Lancement de la Stratégie gouvernementale pour prévenir et contrer les violences sexuelles

Par Marie-Chantal Locas, agente d’analyse de formation et de liaison – RIOCM

Attendue depuis trois ans, la Stratégie gouvernementale pour prévenir et contrer les violences sexuelles a finalement été dévoilée le 28 octobre dernier par la vice-première ministre et ministre responsable de la Condition féminine, Lise Thériault. Bien qu’on ait annoncé un budget de 200 millions $ sur cinq ans pour financer cette stratégie, les nouveaux investissements ne représentent que 26 millions $ annuellement, ce qui signifie que dans la plupart des cas, il s’agira de mesures existantes qui seront tout simplement reconduites.

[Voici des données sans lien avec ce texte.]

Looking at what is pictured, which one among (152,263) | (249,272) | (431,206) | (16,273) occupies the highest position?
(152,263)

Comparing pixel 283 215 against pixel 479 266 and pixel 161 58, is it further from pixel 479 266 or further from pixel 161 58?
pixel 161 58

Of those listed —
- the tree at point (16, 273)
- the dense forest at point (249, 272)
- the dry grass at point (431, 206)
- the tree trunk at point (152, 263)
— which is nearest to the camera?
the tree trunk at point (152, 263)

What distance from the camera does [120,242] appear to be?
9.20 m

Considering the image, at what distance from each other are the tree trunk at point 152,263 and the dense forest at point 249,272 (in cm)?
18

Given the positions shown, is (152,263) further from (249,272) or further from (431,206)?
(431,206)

L’objectif de cette stratégie est de « mieux soutenir les victimes de violences sexuelles dans leurs démarches de dévoilement et de dénonciation » et de favoriser « la répression de la criminalité associé à ce type de violence »[1]. Les nouvelles mesures annoncées auront notamment pour but d’adapter le système judiciaire aux réalités des victimes et d’offrir à celles-ci un meilleur soutien psychologique et social. Par exemple, le recours au télé-témoignage sera étendu pour les victimes d’agressions sexuelles. De plus, des plans de formation pour les intervenant-e-s, de la documentation et des outils d’information et de sensibilisation sont prévus pour répondre aux besoins spécifiques de la communauté LGBT. Enfin, une escouade policière intégrée de lutte contre l’exploitation sexuelle sera mise sur pied.

Les attentes envers la stratégie dévoilée par le gouvernement en octobre étaient élevées. Bien que celle-ci ait été accueillie de manière positive, les déceptions sont nombreuses. Le premier constat est que les fonds octroyés pour le déploiement des mesures annoncées sont insuffisants compte tenu des compressions budgétaires des dernières années. Par exemple, les Centres d’aide et de lutte contre les agressions à caractère sexuel (CALACS) souffrent d’un sous-financement chronique et la ministre Thériault n’a pas été en mesure de dire quelles ressources seront mises à leur disposition. Enfin, plusieurs ont déploré que l’accent ne soit pas davantage mis sur la prévention. En effet, les cours d’éducation sexuelle sont les grands absents de cette stratégie.